| But de l'exercice |
Recopiez sans rien changer les lignes ci-dessous, en partant de celle qui contient « paved sidewalk | » et en allant jusqu'à la toute dernière ligne incluse.

[Extraits de données de questions spatiales]
▼
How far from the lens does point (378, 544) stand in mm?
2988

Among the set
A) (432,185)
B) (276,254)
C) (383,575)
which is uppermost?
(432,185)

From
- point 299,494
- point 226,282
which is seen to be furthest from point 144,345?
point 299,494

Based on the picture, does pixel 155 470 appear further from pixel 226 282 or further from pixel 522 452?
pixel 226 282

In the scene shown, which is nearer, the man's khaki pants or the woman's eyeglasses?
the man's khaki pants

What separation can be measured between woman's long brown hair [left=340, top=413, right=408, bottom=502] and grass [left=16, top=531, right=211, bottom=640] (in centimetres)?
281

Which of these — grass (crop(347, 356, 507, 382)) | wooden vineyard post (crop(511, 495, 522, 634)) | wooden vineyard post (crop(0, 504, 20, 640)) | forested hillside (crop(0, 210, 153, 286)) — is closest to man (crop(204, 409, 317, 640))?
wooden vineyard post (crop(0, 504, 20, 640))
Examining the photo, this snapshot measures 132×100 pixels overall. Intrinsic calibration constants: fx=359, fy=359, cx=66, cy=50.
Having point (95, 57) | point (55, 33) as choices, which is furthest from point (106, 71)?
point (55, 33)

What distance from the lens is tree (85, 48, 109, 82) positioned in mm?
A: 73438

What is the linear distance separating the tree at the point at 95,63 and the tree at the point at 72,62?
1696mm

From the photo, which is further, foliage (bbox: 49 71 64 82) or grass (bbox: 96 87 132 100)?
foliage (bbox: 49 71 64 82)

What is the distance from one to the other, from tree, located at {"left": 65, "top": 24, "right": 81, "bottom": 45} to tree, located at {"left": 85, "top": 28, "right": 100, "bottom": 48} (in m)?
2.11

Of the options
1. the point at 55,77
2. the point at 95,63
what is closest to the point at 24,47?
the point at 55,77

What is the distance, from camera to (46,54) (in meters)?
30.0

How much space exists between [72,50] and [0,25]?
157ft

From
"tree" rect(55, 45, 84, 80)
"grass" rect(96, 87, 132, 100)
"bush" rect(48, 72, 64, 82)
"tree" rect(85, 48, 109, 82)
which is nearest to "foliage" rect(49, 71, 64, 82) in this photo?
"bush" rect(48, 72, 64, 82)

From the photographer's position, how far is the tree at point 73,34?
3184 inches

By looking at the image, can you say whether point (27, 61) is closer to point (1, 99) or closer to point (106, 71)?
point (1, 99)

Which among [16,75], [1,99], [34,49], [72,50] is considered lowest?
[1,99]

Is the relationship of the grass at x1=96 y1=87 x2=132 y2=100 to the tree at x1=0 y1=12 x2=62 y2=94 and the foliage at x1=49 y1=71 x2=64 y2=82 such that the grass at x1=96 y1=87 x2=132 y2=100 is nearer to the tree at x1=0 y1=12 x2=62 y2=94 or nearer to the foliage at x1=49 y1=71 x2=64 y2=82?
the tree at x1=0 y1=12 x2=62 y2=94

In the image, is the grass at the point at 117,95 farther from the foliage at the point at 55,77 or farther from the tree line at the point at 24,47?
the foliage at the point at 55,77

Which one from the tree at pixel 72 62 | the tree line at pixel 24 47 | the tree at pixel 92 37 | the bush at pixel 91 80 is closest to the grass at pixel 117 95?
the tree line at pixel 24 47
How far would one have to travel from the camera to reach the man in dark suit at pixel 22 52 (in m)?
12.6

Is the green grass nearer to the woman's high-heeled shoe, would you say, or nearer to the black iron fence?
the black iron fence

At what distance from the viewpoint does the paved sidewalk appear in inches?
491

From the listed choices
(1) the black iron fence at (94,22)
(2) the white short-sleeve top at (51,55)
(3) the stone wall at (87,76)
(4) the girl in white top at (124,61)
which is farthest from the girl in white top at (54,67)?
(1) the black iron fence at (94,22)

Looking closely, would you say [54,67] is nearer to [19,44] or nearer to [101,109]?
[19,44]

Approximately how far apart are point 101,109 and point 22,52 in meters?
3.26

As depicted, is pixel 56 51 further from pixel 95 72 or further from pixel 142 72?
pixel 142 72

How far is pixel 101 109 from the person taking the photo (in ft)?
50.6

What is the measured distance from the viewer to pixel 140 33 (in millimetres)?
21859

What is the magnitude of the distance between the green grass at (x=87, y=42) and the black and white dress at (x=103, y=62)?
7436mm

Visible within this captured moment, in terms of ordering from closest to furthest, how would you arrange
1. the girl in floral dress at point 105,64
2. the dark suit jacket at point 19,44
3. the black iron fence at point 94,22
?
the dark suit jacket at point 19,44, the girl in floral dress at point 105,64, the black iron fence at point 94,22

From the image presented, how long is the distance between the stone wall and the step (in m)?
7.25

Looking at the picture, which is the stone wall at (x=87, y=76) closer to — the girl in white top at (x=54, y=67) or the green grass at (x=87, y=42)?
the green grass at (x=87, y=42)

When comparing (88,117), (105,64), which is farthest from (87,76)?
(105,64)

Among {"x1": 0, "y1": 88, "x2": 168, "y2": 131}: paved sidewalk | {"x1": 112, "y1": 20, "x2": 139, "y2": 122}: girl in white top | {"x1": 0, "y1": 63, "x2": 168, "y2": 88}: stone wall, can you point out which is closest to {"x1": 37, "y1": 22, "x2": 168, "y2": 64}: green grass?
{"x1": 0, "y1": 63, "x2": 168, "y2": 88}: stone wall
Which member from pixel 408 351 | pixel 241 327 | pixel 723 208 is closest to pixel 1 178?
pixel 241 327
▲
| Problème résolu |
Among {"x1": 0, "y1": 88, "x2": 168, "y2": 131}: paved sidewalk | {"x1": 112, "y1": 20, "x2": 139, "y2": 122}: girl in white top | {"x1": 0, "y1": 63, "x2": 168, "y2": 88}: stone wall, can you point out which is closest to {"x1": 37, "y1": 22, "x2": 168, "y2": 64}: green grass?
{"x1": 0, "y1": 63, "x2": 168, "y2": 88}: stone wall
Which member from pixel 408 351 | pixel 241 327 | pixel 723 208 is closest to pixel 1 178?
pixel 241 327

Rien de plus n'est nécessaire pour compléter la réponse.